[Saved data entries]
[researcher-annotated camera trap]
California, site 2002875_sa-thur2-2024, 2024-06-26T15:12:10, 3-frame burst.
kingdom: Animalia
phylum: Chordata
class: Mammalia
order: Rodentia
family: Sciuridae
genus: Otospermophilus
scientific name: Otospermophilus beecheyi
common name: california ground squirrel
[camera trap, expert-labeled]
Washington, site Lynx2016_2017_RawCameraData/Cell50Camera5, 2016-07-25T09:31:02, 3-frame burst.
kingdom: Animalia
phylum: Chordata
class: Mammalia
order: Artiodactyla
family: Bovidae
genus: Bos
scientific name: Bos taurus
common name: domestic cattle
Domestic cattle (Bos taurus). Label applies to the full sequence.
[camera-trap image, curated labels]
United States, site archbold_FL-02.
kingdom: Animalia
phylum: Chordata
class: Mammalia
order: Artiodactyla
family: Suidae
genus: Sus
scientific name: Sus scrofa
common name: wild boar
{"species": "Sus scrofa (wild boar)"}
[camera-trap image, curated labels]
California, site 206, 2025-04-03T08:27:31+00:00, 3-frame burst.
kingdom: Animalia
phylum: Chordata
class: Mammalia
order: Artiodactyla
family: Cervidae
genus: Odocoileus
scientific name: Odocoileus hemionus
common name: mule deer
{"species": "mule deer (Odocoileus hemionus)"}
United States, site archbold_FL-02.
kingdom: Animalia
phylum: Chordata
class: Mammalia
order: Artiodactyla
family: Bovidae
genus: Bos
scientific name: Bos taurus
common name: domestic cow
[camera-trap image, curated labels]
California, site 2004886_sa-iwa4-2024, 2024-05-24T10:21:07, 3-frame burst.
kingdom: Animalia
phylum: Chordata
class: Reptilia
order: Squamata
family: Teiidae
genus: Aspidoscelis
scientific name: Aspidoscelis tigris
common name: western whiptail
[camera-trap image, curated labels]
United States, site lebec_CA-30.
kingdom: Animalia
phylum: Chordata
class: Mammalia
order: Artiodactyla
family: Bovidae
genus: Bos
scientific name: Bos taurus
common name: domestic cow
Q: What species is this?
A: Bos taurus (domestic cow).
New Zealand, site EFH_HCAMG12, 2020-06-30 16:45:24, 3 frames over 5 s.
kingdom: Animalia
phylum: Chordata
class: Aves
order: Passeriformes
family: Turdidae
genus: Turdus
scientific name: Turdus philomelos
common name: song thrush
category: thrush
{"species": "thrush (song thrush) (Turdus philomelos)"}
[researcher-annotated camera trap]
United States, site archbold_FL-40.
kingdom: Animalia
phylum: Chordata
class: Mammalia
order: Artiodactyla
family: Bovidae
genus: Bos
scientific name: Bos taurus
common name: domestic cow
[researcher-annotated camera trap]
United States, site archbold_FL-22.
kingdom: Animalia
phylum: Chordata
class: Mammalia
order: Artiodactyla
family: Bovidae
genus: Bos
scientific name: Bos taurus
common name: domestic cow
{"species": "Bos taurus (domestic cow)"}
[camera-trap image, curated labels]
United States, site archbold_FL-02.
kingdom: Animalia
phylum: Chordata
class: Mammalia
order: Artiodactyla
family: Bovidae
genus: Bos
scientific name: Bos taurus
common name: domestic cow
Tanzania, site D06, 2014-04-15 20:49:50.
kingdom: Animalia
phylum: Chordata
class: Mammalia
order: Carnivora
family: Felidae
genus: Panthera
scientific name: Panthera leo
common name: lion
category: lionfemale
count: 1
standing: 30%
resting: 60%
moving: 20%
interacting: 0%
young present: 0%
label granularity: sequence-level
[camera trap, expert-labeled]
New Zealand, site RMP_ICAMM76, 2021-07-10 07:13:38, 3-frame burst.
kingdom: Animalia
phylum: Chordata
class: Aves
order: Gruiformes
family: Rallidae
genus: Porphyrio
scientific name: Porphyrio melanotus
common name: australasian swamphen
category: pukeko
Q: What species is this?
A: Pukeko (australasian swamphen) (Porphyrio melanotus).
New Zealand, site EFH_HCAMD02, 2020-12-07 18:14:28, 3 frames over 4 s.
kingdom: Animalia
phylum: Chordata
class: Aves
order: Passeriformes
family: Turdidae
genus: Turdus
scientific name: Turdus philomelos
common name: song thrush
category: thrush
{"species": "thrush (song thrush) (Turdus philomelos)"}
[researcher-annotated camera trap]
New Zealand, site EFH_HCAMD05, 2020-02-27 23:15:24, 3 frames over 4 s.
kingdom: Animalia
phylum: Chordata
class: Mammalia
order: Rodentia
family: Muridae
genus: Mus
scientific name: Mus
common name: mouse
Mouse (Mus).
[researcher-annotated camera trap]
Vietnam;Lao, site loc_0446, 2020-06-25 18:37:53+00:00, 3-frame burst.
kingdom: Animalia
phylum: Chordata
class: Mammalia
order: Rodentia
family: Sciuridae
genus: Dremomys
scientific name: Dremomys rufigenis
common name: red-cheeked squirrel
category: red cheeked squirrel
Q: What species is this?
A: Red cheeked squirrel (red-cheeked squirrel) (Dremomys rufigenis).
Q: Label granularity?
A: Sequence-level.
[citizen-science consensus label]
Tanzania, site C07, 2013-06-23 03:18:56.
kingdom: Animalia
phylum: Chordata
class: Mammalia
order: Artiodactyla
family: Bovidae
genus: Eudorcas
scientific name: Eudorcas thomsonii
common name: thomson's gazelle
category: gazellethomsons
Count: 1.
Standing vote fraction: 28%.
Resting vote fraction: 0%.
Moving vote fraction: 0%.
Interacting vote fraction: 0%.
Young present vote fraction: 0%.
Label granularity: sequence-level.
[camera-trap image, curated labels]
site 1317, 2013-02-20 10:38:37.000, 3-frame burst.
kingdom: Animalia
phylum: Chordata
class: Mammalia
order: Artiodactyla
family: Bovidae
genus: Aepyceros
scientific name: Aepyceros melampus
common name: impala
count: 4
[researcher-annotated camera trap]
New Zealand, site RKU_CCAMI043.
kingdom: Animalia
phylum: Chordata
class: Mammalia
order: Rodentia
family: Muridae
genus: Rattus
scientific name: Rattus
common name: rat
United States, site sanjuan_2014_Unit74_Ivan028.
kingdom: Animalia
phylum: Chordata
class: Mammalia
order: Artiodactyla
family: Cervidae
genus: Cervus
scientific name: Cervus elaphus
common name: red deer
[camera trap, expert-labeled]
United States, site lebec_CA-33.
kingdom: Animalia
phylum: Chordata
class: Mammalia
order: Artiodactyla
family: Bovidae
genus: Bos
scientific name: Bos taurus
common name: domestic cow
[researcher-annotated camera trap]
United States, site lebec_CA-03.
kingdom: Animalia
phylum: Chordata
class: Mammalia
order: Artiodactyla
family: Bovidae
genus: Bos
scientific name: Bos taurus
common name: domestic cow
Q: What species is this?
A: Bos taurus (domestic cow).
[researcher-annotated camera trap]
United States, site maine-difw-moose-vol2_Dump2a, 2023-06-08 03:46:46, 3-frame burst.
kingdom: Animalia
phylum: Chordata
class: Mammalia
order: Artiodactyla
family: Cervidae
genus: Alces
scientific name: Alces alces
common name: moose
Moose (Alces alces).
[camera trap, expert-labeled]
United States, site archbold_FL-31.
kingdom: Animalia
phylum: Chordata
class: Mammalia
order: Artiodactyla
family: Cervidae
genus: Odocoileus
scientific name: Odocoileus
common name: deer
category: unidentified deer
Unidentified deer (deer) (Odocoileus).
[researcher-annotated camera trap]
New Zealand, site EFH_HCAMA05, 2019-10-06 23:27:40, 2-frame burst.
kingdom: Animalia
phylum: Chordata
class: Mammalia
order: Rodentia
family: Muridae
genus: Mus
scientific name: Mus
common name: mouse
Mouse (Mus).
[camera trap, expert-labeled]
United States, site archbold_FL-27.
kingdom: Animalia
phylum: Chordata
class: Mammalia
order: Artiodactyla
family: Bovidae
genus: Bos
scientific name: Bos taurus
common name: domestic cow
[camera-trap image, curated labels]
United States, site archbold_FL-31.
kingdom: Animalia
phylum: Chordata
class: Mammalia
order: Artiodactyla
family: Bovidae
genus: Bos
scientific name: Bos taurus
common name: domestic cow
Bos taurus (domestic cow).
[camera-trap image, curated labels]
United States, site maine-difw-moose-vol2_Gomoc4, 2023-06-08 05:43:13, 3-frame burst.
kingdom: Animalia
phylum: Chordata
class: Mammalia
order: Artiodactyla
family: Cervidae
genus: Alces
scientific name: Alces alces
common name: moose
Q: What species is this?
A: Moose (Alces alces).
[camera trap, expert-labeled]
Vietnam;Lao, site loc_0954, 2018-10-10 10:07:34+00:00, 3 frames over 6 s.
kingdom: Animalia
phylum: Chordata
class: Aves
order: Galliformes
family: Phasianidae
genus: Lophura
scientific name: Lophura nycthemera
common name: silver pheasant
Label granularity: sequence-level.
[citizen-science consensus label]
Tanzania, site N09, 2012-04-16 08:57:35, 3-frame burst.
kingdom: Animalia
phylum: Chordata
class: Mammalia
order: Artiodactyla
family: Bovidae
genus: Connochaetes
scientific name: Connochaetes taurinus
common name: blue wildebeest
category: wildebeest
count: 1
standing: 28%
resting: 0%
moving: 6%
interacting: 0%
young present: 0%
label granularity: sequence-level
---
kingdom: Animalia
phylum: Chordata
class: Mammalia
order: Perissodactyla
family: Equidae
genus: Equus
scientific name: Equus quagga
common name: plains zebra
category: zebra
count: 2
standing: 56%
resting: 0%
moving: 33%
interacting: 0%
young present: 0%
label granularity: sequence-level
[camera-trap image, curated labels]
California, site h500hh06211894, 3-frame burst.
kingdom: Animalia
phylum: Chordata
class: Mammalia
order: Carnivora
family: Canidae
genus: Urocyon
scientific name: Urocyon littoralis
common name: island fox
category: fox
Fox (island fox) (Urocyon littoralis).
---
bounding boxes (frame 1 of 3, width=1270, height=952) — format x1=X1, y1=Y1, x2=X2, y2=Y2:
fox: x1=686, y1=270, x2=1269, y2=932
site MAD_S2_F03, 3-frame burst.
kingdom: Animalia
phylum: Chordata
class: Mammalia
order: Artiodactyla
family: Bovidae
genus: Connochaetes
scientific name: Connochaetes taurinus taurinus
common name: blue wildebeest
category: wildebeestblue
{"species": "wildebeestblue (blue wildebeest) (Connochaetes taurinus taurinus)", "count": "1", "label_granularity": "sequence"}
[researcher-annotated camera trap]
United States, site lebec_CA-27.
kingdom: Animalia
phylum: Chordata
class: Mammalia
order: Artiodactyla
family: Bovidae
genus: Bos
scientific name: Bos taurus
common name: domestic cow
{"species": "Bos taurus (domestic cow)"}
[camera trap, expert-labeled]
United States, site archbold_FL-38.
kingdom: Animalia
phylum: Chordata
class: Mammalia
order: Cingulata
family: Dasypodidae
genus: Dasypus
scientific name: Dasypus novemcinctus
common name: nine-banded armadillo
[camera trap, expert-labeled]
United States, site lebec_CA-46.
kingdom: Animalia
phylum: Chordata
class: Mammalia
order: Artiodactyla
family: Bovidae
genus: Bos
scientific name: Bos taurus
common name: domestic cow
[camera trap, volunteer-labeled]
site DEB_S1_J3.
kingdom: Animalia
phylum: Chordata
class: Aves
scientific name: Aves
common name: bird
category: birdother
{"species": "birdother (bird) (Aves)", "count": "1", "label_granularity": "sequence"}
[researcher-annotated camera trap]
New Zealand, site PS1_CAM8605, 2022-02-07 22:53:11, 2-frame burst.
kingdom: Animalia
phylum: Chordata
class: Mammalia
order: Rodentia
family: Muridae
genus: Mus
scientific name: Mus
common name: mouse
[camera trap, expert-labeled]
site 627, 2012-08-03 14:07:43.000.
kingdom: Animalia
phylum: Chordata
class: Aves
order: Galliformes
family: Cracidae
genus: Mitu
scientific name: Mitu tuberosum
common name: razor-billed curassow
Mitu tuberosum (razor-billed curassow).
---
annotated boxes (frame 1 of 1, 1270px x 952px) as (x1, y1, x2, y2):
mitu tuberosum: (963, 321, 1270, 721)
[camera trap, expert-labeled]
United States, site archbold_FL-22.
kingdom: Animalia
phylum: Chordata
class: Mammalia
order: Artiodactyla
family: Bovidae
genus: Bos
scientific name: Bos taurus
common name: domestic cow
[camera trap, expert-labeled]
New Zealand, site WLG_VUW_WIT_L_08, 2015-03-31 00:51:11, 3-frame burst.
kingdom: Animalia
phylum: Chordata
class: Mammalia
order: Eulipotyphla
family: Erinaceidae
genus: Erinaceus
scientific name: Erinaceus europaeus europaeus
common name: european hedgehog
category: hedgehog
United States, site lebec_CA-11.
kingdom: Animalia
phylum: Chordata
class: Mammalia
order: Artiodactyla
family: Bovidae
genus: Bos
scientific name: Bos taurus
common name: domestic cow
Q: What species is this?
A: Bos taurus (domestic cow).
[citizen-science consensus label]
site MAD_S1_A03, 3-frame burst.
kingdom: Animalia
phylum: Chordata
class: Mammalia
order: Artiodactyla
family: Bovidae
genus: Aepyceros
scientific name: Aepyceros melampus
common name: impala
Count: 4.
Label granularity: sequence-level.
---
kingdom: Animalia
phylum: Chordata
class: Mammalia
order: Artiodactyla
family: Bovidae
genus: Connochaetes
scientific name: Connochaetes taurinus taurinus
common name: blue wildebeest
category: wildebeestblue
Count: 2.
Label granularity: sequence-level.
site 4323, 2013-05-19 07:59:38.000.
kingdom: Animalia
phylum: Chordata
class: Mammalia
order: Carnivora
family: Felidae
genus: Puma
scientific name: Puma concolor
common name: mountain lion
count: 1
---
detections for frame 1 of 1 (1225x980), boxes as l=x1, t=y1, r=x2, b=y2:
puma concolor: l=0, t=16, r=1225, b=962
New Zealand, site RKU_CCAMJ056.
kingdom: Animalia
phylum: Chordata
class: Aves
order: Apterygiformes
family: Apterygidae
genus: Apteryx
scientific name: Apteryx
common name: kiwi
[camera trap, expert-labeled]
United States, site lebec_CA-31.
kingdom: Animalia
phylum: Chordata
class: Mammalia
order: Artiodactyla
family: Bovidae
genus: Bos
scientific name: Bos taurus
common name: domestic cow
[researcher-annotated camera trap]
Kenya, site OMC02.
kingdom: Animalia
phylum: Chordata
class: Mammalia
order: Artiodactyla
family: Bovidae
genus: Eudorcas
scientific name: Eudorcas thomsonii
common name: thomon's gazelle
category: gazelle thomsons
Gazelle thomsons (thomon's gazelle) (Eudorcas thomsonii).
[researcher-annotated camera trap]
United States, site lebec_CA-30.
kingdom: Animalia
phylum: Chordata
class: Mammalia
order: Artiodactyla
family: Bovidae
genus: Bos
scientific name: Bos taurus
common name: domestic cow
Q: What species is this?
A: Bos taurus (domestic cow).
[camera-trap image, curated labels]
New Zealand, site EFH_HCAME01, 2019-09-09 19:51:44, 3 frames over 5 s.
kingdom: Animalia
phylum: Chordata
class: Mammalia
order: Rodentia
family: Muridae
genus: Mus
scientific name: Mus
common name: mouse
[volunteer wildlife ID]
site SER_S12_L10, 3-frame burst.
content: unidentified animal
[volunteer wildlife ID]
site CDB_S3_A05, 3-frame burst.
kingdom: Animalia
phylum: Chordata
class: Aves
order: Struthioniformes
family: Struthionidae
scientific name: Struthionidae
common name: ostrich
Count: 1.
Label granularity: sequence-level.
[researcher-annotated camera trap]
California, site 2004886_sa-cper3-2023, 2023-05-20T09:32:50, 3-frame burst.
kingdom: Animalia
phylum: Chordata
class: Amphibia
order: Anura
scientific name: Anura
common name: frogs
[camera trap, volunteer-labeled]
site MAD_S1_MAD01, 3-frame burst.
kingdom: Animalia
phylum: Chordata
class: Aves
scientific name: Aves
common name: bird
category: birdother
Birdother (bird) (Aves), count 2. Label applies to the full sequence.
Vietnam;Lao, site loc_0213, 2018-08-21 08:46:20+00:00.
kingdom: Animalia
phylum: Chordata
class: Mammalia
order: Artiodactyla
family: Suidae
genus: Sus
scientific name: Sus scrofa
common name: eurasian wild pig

Assignment |
Up to and including the line with "scientific name: Otospermophilus beecheyi", transcribe the entries above exactly, starting from their first line.

Exercise output |
[researcher-annotated camera trap]
California, site 2002875_sa-thur2-2024, 2024-06-26T15:12:10, 3-frame burst.
kingdom: Animalia
phylum: Chordata
class: Mammalia
order: Rodentia
family: Sciuridae
genus: Otospermophilus
scientific name: Otospermophilus beecheyi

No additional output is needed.